Qwen3-0.6B STEM Proof Distilled (Thinking Teacher)

A 0.6B parameter model distilled from Qwen3-30B-A3B-Thinking on 6,122 STEM chain-of-thought samples. 50x parameter compression. The Thinking variant teacher produces richer extended reasoning traces than the Instruct variant, transferring deeper deliberation structure into the smallest possible student.

The result: a model under 500MB quantized that produces structured STEM derivations because a 30B thinking model showed it how to reason.

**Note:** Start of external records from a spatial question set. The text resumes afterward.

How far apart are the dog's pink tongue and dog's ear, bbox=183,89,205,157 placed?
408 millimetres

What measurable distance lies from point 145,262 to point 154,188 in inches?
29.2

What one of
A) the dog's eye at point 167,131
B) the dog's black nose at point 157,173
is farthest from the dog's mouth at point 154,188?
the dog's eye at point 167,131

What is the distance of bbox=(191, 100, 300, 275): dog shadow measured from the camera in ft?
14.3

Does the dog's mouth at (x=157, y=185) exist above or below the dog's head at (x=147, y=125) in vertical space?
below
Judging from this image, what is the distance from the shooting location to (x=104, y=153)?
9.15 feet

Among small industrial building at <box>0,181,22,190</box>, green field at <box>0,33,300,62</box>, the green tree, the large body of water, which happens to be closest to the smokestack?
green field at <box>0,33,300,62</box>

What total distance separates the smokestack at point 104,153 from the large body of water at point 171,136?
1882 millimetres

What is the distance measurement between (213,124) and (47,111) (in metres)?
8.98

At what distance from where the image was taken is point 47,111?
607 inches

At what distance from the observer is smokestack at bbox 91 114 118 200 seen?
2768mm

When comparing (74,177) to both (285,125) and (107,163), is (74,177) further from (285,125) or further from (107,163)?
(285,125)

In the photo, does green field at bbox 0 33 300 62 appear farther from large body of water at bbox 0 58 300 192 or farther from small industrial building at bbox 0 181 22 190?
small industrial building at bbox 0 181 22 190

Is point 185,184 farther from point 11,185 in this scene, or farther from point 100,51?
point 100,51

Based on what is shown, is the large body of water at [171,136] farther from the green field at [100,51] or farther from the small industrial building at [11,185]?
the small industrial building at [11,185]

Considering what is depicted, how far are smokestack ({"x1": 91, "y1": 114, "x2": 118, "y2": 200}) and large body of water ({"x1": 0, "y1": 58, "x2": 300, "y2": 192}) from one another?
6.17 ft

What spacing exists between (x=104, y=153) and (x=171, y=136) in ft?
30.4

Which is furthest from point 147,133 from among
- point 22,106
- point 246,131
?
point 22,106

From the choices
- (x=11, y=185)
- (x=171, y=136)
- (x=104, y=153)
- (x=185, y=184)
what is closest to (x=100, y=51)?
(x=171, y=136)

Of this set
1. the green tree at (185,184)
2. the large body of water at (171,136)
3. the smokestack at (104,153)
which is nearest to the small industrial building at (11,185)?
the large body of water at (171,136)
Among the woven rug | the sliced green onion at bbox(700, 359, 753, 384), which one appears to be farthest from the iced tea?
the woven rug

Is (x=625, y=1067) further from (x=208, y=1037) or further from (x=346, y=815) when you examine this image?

"Structure beats scale." — Convergent Intelligence LLC: Research Division

What Makes This Different

Two key differences from standard small-model distillation:

1. Thinking teacher, not Instruct teacher. The Qwen3-30B-A3B-Thinking variant generates extended internal reasoning before committing to an answer. Its softmax distributions are higher-entropy — it considers more reasoning paths at each step. At distillation temperature T=2.0, this means the 0.6B student sees a much richer landscape of alternative derivation strategies than it would from an Instruct teacher. The student doesn't just learn the answer — it learns the deliberation.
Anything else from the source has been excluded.